Motivando la nuova posizione assunta del Pd a favore della riforma costituzionale che riduce il numero dei parlamentari, il deputato Stefano Ceccanti ha sostenuto di non voler certo seguire quanto diceva il famoso comico Groucho Marx: “abbiamo i nostri principi, ma, se volete, li possiamo cambiare”. Purtroppo, il riferimento alla professione di Groucho è potentemente allusivo, e la situazione non è affatto comica.
In larga parte, i deputati che hanno votato a favore della riforma, hanno affermato che essa determinerebbe un certo risparmio per l’erario e assicurerebbe una qualche maggiore efficienza. Alcuni hanno aggiunto che il voto era sostanzialmente imposto, o dal vincolo di lealtà rispetto al partito di appartenenza o dall’accordo che ha determinato la nascita della nuova maggioranza. Altri si sono appellati alla coerenza rispetto alle posizioni già assunte nel procedimento parlamentare. Una varietà di motivazioni piuttosto deboli ed in buona misura strumentali ad altri fini, seppure con obiettivi diversi e talora diametralmente opposti a seconda delle singole forze parlamentari.
In definitiva, il dibattito parlamentare è stato lo specchio della preoccupante delegittimazione del presente ceto politico, ed il voto conclusivo non ne è la causa, ma ne è l’effetto, e nello stesso contribuisce a aggravarla. Non agisce certo in senso opposto chi si è spinto ad affermare che avrebbe sì votato a favore, ma, soltanto un secondo dopo, avrebbe promosso la raccolta delle firme necessarie per far cancellare la riforma mediante il referendum popolare. Se i cittadini saranno chiamati a pronunciarsi, potranno a buon diritto domandarsi a cosa servono i parlamentari: prima di interpellarci, non potevate riflettere con più attenzione e deliberare in senso coerente con le vostre opinioni?
Per di più, molti deputati hanno dichiarato che la sola riduzione del numero dei parlamentari di per sé determina problemi e squilibri di non poco conto. Problemi di rappresentatività, e squilibri nella composizione e nella funzionalità degli organi. Ad esempio, con la nuova composizione del Senato i senatori di nomina presidenziale – il cui numero rimane invariato – potranno condizionare in misura più consistente la formazione della maggioranza; oppure, alcuni territori regionali saranno fortemente sottorappresentati rispetto al numero di senatori che sarà automaticamente garantito alle Province autonome di Trento e Bolzano.

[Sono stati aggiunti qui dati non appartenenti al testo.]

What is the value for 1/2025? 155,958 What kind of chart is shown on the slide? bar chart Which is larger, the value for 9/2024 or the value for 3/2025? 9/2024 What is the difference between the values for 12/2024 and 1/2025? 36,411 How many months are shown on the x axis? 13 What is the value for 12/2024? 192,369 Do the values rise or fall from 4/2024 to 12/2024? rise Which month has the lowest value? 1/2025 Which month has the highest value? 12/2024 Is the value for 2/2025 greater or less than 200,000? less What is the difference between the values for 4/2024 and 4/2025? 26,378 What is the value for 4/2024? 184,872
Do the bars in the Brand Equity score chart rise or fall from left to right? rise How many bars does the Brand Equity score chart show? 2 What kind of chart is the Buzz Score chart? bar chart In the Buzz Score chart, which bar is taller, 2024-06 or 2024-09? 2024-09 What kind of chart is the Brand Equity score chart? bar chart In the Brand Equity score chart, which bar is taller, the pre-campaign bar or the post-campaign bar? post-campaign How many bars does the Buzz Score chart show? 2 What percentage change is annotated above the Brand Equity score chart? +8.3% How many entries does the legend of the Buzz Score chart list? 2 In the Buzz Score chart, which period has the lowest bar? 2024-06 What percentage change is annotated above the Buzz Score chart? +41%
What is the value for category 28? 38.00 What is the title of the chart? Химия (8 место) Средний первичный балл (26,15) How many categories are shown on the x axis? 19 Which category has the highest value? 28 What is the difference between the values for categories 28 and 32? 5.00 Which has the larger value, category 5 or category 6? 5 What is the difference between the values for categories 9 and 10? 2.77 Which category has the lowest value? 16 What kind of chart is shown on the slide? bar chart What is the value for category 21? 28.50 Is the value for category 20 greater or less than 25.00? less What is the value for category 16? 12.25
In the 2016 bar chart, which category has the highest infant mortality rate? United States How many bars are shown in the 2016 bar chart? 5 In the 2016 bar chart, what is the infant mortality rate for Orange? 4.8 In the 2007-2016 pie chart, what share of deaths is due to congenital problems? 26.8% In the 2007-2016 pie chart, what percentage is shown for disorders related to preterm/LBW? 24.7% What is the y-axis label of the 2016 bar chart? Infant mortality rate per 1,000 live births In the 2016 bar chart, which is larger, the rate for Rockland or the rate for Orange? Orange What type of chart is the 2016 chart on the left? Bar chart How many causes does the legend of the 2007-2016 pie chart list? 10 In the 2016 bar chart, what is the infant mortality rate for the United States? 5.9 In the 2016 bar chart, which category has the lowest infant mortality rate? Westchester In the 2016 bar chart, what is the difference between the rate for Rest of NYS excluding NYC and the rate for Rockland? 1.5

Più in generale, i delegati regionali che partecipano all’elezione del Presidente della Repubblica, avranno un peso immotivatamente maggiore dell’attuale.
Un problema assai grave si potrà porre, poi, in caso di scioglimento, ordinario o anticipato, delle Camere: la riduzione dei parlamentari troverà obbligatoria applicazione, ma saranno necessarie nuove leggi elettorali, perché le vigenti saranno inutilizzabili. Infatti, per la prima volta nella storia repubblicana, le leggi vigenti sono state scritte in relazione ad un numero fisso di collegi, quello previsto dall’attuale Costituzione. E poi sono state corrette per consentire, con apposito decreto legislativo, l’aggiornamento dei collegi in caso di modifica costituzionale della composizione delle Camere. Allora, se non si dovesse approvare il decreto legislativo in senso coerente con la nuova composizione delle Camere, in special modo in caso di scioglimento anticipato – evento sempre possibile – sarebbe impossibile la rielezione del Parlamento. Per questo aspetto, dunque, la riforma determina una possibile condizione di assoluto non funzionamento della nostra forma di governo. E non va escluso che il Capo dello Stato, anche a tutela dei poteri attribuitigli, potrebbe segnalare tale criticità in sede di promulgazione di questa legge di revisione costituzionale.
Di fronte a tutto ciò, ci si è appellati ad un accordo raggiunto in extremis dalle forze di maggioranza circa un consistente pacchetto di riforme. Riforme costituzionali, legislative e regolamentari che ci si impegna ad introdurre proprio con l’obiettivo di rendere istituzionalmente accettabile la riduzione del numero dei parlamentari. Quasi utilizzando la logica del “paghi uno, prendi tre”. Spesso, però, le promesse scritte nei documenti politici sono state disattese. Le istituzioni, invece, sono cose serie e i comici dovrebbero essere tenuti alla larga.